**HOW TO COMPLETE THIS TASK**:
Repeat only the lines from the one containing "Meyer optik görlitz" to the final line below, exactly as they read, and leave every picture out.

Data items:
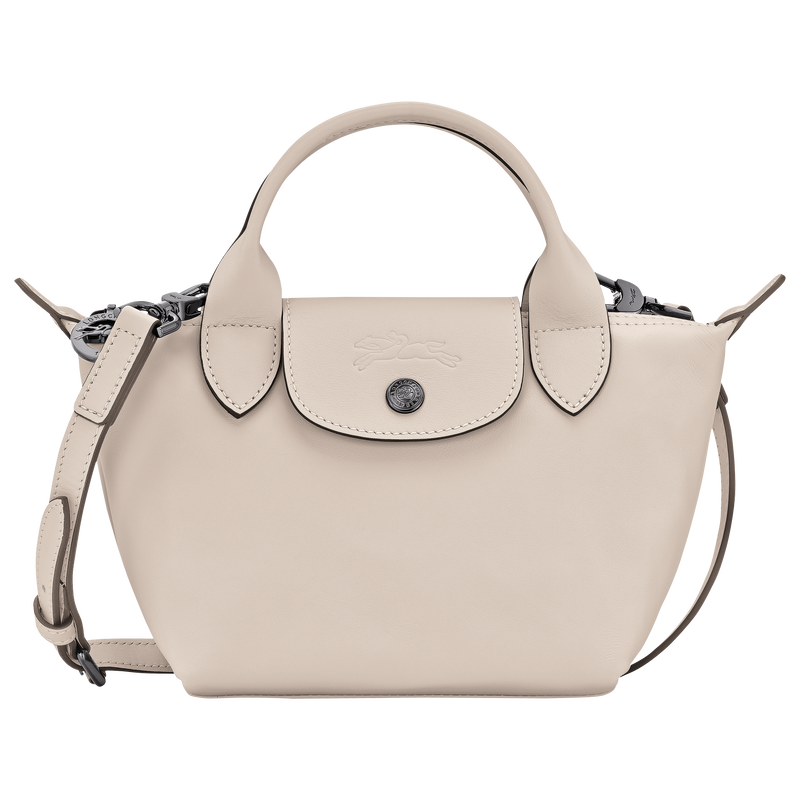 Le Pliage Xtra XS 手提包 , 米白色 - 皮革  - 查看 1 6
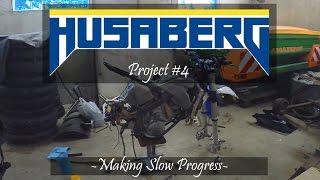 Husaberg Project #4 - Making Slow Progress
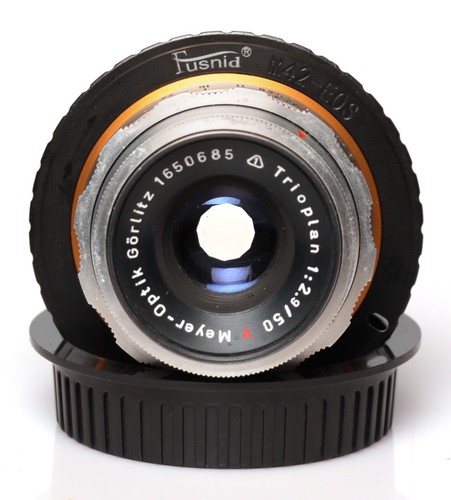 Meyer optik görlitz trioplan - gÖrlitz,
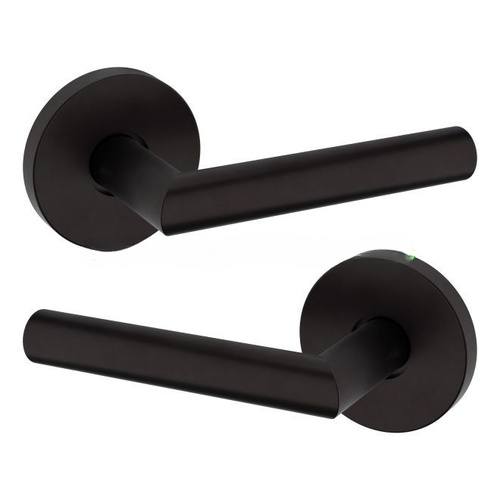 Preconfigured 5173 Lever with 5046 Rose Full Dummy Lock Oil Rubbed Bronze Finish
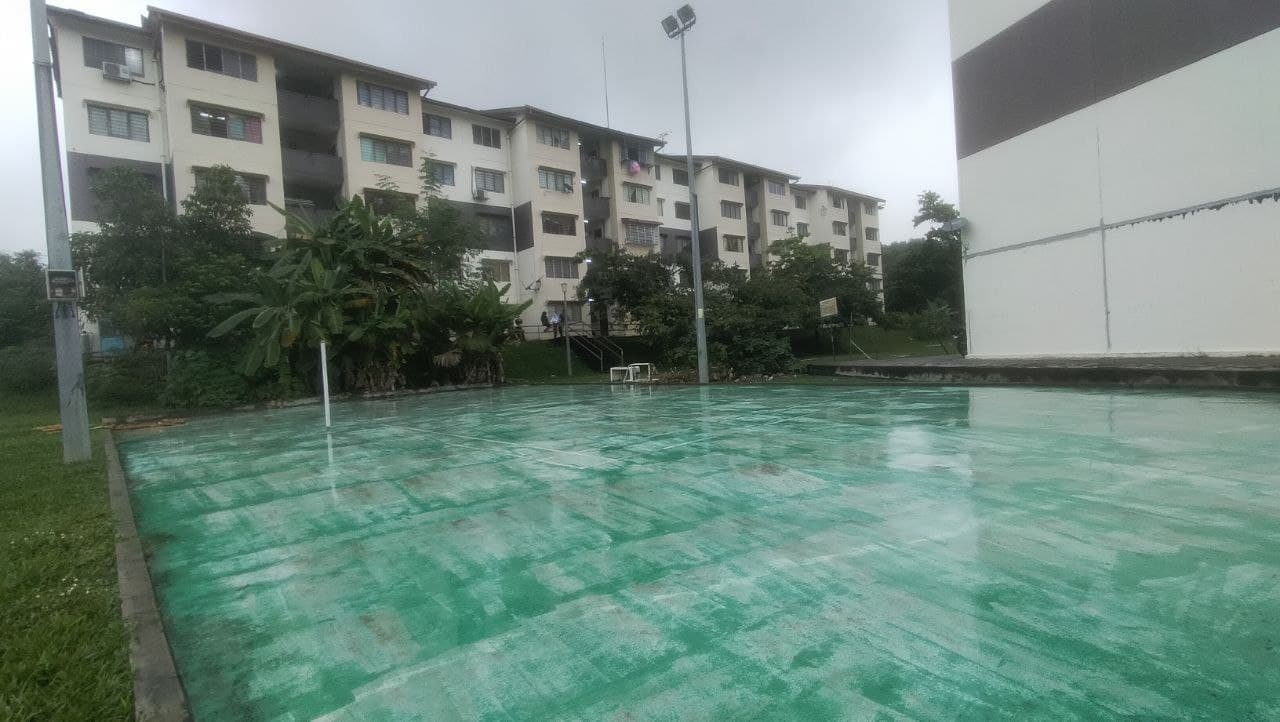 NEGO-FLAT PKNS BANGI SEKSYEN 16 BANDAR BARU BANGI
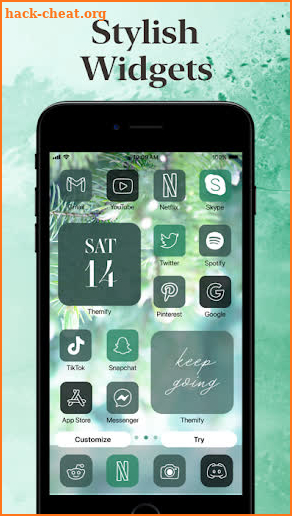 Themify icons _ Wallpapers screenshot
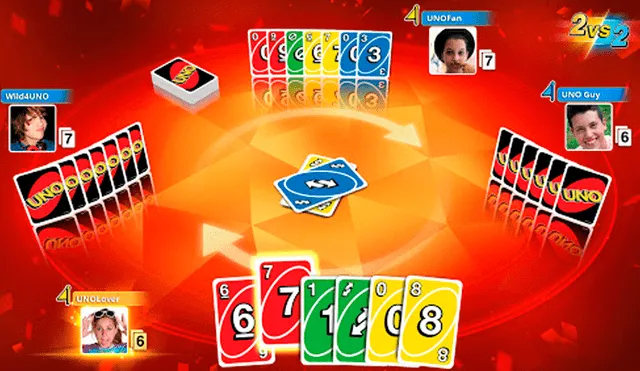 Uno Online en Juegos Online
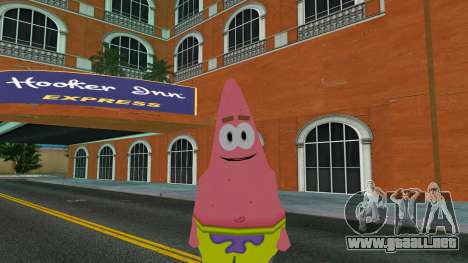 Patrick Star (Spongebob) Skin para GTA Vice City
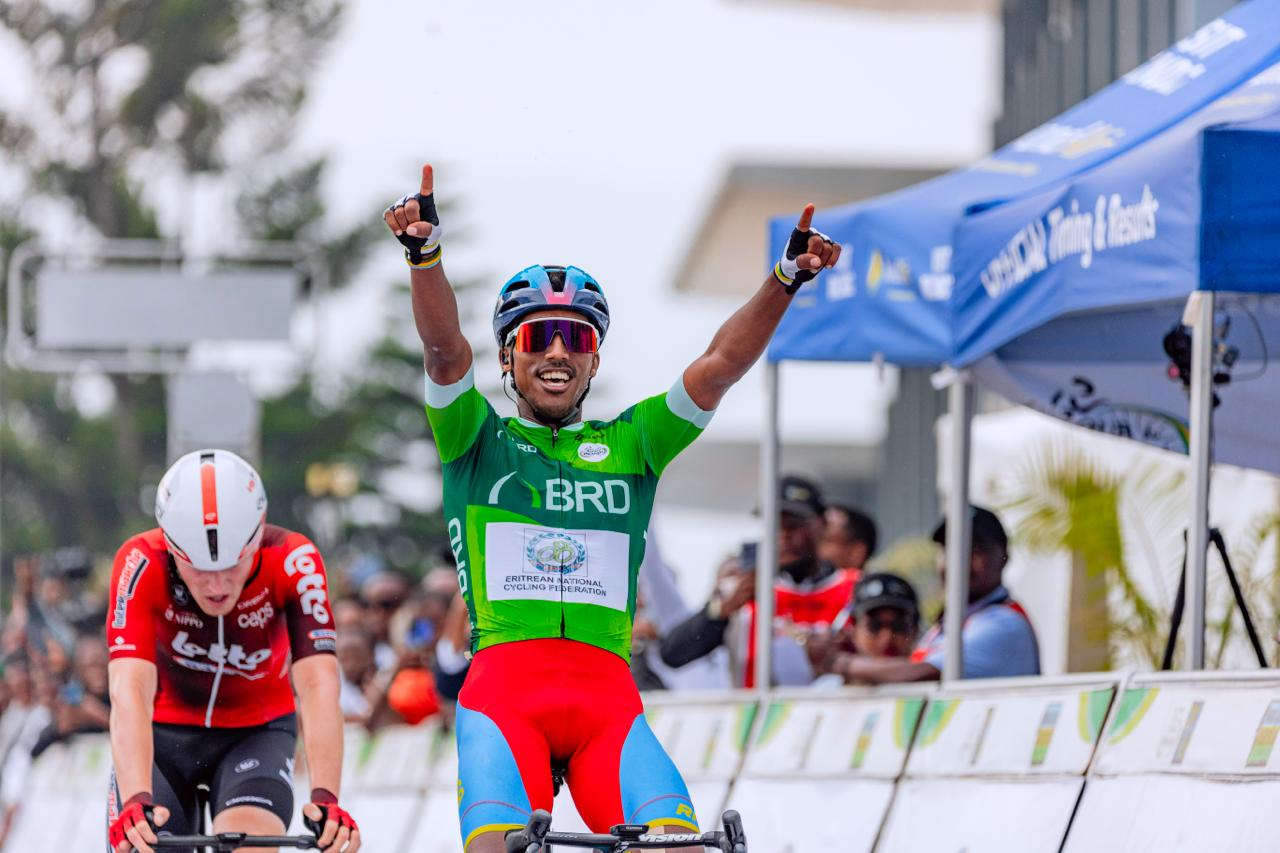 Tour du Rwanda 2026, Henok Mulubrhan si prende l'ultima tappa - Moritz Kretschy vince la corsa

**RESULT**:
 Meyer optik görlitz trioplan - gÖrlitz,
 Preconfigured 5173 Lever with 5046 Rose Full Dummy Lock Oil Rubbed Bronze Finish
 NEGO-FLAT PKNS BANGI SEKSYEN 16 BANDAR BARU BANGI
 Themify icons _ Wallpapers screenshot
 Uno Online en Juegos Online
 Patrick Star (Spongebob) Skin para GTA Vice City
 Tour du Rwanda 2026, Henok Mulubrhan si prende l'ultima tappa - Moritz Kretschy vince la corsa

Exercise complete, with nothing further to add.